# [What is required]
Copy out the lines below word for word, from the line with "How distant from" up to and including the final line.
══════
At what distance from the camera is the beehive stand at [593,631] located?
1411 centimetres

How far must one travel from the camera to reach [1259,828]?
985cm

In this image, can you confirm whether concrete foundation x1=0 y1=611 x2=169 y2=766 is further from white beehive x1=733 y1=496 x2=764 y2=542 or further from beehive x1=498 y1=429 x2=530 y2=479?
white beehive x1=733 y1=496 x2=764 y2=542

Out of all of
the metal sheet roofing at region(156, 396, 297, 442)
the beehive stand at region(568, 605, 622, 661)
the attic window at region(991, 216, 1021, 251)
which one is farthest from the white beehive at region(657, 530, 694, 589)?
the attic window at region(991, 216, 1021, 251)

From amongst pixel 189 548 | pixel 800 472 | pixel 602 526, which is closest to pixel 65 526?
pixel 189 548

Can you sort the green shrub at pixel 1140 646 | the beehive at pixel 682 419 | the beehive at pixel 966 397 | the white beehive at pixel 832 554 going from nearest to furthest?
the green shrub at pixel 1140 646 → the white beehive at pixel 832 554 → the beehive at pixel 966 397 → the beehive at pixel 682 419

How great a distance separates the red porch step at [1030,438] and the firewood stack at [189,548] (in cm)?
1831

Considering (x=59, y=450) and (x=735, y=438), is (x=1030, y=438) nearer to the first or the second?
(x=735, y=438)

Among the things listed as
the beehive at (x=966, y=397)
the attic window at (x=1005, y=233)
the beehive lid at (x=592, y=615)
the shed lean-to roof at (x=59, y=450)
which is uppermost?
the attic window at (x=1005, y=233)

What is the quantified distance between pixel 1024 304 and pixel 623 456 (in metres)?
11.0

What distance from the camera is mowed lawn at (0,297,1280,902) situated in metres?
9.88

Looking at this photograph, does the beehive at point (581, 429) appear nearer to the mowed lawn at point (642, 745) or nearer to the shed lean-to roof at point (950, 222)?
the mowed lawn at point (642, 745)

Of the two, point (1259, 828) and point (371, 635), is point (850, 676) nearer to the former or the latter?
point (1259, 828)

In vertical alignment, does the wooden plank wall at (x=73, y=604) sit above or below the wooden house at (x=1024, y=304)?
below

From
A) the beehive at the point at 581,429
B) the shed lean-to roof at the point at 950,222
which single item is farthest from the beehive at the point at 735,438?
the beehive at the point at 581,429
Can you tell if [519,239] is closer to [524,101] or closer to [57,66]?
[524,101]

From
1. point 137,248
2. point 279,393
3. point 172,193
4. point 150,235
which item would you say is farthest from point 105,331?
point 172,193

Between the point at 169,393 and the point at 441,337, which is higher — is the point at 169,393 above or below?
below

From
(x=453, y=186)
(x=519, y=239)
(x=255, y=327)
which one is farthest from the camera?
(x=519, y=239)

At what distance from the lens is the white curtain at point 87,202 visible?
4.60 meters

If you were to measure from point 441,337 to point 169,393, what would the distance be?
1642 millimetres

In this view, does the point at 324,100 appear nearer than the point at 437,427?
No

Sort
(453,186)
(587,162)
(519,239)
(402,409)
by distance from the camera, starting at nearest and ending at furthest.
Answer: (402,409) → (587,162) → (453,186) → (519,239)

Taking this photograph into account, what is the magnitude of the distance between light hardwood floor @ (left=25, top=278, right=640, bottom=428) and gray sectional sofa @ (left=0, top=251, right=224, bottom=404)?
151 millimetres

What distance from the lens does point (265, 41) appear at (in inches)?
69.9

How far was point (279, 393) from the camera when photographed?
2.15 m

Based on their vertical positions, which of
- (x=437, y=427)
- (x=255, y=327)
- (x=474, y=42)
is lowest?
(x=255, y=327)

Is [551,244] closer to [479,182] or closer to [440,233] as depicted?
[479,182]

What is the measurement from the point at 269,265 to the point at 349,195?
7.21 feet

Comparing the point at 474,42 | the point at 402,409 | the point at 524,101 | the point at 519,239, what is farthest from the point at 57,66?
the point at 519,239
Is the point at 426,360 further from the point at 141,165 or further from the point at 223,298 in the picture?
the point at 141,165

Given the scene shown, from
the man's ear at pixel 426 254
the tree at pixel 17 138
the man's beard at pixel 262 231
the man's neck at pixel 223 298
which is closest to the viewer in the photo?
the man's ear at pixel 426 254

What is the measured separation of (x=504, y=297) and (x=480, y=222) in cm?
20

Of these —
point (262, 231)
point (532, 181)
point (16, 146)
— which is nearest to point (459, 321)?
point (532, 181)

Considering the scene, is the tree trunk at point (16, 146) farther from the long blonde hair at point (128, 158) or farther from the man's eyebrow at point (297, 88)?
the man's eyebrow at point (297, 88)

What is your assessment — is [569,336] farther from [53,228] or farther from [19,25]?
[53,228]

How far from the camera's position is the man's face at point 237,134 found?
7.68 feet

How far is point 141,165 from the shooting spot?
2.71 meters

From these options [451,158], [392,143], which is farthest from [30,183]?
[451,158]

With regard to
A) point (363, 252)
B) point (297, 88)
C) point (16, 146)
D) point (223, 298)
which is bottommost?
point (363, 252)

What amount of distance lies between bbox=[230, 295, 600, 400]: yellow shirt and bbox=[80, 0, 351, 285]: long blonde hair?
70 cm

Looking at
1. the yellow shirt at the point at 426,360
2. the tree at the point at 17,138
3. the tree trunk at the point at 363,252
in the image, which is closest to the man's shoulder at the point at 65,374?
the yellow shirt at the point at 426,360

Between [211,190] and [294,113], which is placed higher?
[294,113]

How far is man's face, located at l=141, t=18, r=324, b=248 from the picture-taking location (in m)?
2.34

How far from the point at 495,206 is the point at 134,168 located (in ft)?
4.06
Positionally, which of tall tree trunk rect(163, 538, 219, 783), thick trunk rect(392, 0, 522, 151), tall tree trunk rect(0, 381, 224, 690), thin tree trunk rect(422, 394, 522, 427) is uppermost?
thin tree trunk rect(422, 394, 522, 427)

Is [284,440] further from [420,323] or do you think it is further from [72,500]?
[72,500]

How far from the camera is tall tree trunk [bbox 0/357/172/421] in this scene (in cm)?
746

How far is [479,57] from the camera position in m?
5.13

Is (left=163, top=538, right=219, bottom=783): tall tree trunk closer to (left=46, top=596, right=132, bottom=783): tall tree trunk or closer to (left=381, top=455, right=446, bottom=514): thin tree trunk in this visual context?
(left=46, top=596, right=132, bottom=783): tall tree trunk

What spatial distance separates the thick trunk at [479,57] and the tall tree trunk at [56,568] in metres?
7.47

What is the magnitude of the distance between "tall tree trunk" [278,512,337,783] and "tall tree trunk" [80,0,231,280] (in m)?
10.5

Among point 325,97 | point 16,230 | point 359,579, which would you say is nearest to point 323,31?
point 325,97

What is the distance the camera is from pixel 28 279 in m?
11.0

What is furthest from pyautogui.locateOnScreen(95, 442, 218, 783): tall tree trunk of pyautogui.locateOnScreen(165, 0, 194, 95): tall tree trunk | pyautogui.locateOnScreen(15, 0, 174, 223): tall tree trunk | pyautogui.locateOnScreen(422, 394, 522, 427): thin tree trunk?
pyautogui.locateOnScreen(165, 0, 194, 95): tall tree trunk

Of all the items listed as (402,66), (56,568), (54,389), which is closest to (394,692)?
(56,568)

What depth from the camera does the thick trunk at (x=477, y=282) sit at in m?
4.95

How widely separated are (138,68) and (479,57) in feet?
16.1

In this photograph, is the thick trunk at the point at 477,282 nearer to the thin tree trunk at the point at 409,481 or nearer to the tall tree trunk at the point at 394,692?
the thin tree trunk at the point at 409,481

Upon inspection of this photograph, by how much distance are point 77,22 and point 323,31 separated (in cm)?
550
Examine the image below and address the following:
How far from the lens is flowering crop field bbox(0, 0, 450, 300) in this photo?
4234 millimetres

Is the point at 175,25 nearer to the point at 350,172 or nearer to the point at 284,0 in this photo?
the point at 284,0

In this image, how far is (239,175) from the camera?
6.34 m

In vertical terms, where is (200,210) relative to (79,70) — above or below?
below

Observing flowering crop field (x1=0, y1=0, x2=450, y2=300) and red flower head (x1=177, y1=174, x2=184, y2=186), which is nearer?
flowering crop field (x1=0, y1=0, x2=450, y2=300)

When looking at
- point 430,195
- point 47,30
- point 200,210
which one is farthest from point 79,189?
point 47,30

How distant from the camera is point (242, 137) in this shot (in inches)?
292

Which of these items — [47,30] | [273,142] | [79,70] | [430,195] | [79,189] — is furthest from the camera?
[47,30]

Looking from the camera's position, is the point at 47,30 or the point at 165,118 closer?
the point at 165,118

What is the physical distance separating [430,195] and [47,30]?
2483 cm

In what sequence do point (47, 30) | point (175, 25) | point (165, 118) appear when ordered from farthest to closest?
══════
# [Solution for this task]
How distant from the camera is point (242, 137) in this shot (in inches)?
292

Which of these items — [47,30] | [273,142] | [79,70] | [430,195] | [79,189] — is furthest from the camera?
[47,30]

Looking from the camera's position, is the point at 47,30 or the point at 165,118 closer?
the point at 165,118

What is the physical distance separating [430,195] and [47,30]?
2483 cm

In what sequence do point (47, 30) | point (175, 25) | point (165, 118) appear when ordered from farthest to closest?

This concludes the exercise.